[What you will do] Produce a verbatim copy of the records, and keep the images out of it.

[Stored records]
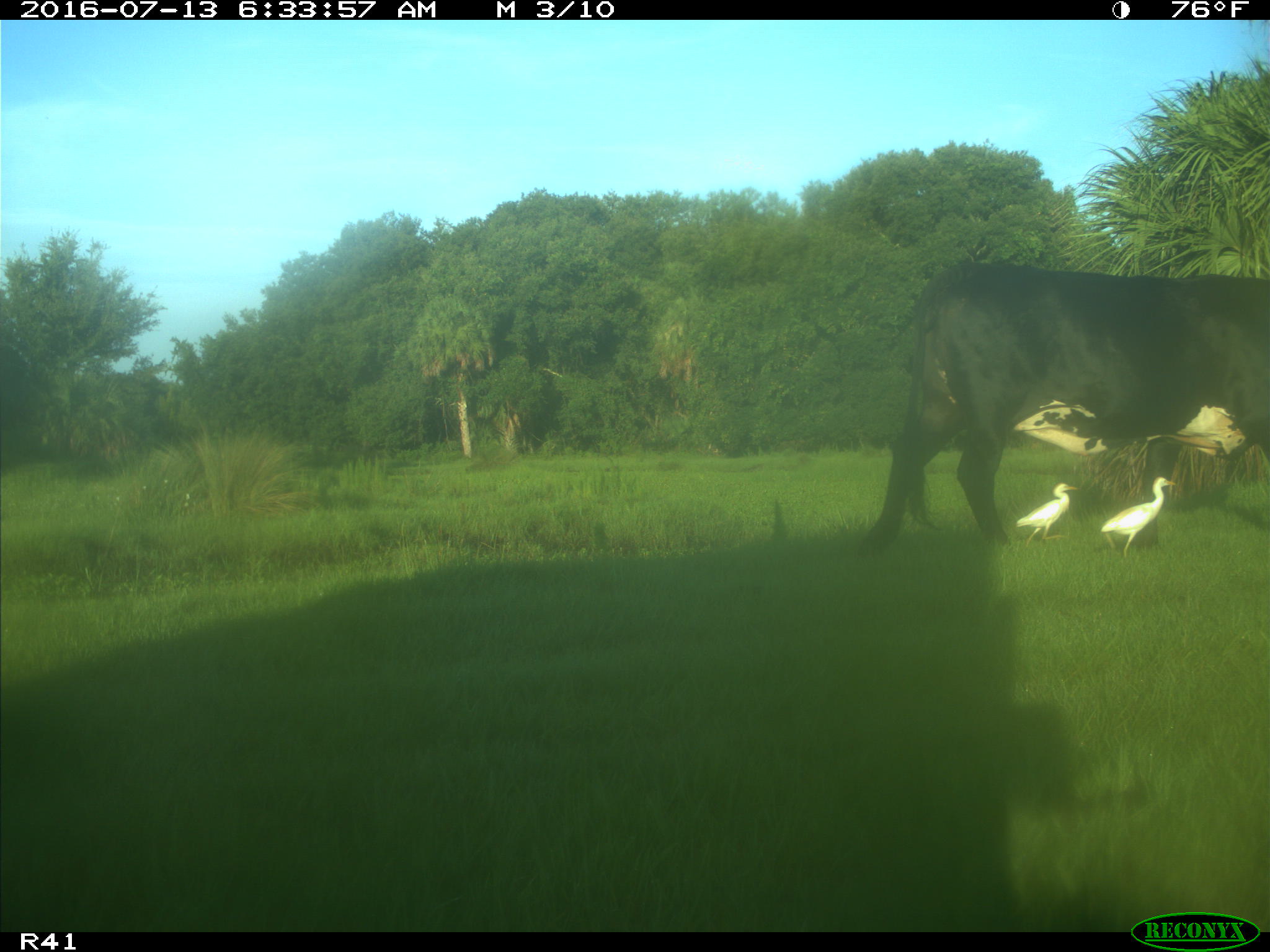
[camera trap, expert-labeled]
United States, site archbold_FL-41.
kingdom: Animalia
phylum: Chordata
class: Mammalia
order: Artiodactyla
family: Bovidae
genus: Bos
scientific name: Bos taurus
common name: domestic cow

[Solution]
[camera trap, expert-labeled]
United States, site archbold_FL-41.
kingdom: Animalia
phylum: Chordata
class: Mammalia
order: Artiodactyla
family: Bovidae
genus: Bos
scientific name: Bos taurus
common name: domestic cow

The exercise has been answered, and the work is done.